生物工学:単一細胞の経時的なトランスクリプトーム記録を可能にするLive-seq
Nature 608, 7924 doi: 10.1038/s41586-022-05046-9
単一細胞トランスクリプトミクス(scRNA-seq)によって、細胞の不均一性の特徴を明らかにする我々の能力は大きく進歩した。しかし、scRNA-seqでは細胞を溶解する必要があり、そのため、同一細胞でのさらなる分子解析や機能解析が妨げられている。今回我々は、流体力顕微鏡法を用いてRNA抽出中に細胞の生存を保持することで、細胞の基底状態トランスクリプトームとその下流の分子的挙動や表現型挙動との関連付けを可能にする、単一細胞のトランスクリプトームプロファイリング法「Live-seq」を開発した。
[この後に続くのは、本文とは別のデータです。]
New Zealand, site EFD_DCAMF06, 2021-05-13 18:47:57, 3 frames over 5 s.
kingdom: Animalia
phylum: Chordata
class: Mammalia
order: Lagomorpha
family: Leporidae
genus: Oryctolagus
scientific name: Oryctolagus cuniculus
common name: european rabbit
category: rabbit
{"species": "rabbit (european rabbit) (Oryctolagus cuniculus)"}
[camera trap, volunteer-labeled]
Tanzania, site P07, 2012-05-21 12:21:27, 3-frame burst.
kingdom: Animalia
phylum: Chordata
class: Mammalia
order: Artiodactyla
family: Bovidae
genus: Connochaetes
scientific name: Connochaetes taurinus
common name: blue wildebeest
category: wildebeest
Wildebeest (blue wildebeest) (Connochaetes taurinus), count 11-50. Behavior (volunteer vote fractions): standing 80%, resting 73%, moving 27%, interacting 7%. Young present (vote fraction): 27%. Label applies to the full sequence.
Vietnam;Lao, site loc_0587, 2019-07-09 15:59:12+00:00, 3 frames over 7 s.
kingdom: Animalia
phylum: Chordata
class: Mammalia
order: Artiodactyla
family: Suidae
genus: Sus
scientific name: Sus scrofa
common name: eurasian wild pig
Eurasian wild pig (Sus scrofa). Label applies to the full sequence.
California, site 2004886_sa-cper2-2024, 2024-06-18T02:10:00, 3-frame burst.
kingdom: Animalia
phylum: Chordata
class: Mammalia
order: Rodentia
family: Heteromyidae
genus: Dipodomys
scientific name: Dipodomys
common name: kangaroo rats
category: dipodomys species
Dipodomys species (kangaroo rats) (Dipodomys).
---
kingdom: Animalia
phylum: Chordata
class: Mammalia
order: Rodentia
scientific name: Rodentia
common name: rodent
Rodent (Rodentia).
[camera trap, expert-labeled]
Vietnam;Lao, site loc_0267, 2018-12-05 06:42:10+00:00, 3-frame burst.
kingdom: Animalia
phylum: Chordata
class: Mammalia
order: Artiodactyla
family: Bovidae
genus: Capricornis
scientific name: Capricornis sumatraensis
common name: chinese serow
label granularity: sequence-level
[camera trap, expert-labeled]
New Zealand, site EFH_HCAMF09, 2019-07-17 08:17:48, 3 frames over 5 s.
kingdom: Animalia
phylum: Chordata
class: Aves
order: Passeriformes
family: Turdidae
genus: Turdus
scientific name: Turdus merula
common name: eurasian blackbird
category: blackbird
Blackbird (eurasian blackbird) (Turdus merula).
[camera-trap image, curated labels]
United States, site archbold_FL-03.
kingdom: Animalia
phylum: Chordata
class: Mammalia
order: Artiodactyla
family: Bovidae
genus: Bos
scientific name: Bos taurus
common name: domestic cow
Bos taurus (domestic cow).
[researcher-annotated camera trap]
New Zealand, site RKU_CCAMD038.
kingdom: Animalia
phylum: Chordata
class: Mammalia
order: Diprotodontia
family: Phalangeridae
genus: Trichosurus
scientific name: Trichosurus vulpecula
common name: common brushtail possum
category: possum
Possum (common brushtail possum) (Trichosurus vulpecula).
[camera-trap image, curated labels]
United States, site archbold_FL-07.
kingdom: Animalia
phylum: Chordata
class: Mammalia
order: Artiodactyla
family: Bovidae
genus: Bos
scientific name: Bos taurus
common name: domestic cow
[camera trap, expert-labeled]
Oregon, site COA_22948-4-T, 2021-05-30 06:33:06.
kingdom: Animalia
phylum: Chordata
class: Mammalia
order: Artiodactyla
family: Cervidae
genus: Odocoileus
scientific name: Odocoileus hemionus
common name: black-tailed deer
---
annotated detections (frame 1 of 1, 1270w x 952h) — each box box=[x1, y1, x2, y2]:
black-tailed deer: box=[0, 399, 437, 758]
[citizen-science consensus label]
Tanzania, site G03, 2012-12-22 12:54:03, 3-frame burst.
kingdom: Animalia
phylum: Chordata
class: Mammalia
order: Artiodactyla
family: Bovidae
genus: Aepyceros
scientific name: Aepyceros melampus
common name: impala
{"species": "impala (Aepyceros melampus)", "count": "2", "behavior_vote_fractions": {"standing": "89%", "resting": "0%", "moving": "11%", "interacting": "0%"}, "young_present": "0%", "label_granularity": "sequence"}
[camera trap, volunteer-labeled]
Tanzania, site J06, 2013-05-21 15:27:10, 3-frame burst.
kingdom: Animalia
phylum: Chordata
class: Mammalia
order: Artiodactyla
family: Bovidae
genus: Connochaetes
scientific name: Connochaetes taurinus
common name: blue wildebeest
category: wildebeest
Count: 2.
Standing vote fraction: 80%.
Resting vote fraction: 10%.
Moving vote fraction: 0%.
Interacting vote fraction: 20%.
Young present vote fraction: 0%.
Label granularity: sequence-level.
我々は、Live-seqのベンチマーク評価を行うため、細胞の成長、機能的応答、全細胞トランスクリプトームの読み出しデータを用い、Live-seqが、細胞に大きな摂動を誘発することなく、さまざまな細胞のタイプおよび状態を正確に層別化できることを実証した。概念実証として、我々は、個々のマクロファージのトランスクリプトームをリポ多糖(LPS)刺激の前後で、また、脂肪ストローマ細胞のトランスクリプトームを分化の前後で連続的にプロファイリングすることで、Live-seqが細胞の軌跡の直接マッピングに使用できることを示す。さらに我々は、個々のマクロファージのトランスクリプトームを事前登録し、LPS曝露後にタイムラプス画像化法でモニタリングすることにより、Live-seqがトランスクリプトームのレコーダーとして機能し得ることを実証する。これにより、遺伝子を、それらがマクロファージのLPS応答の不均一性に及ぼす影響力に基づいて、ゲノム規模で教師なしランク付けすることが可能になり、基底のNfkbia発現レベルと細胞周期状態が、表現型の重要な決定因子であることが明らかになった。この結果は実験で確認された。このように、Live-seqは、scRNA-seqを終点の解析法から経時的な解析法へと転換することにより、広範な生物学的問題への取り組みを可能にする。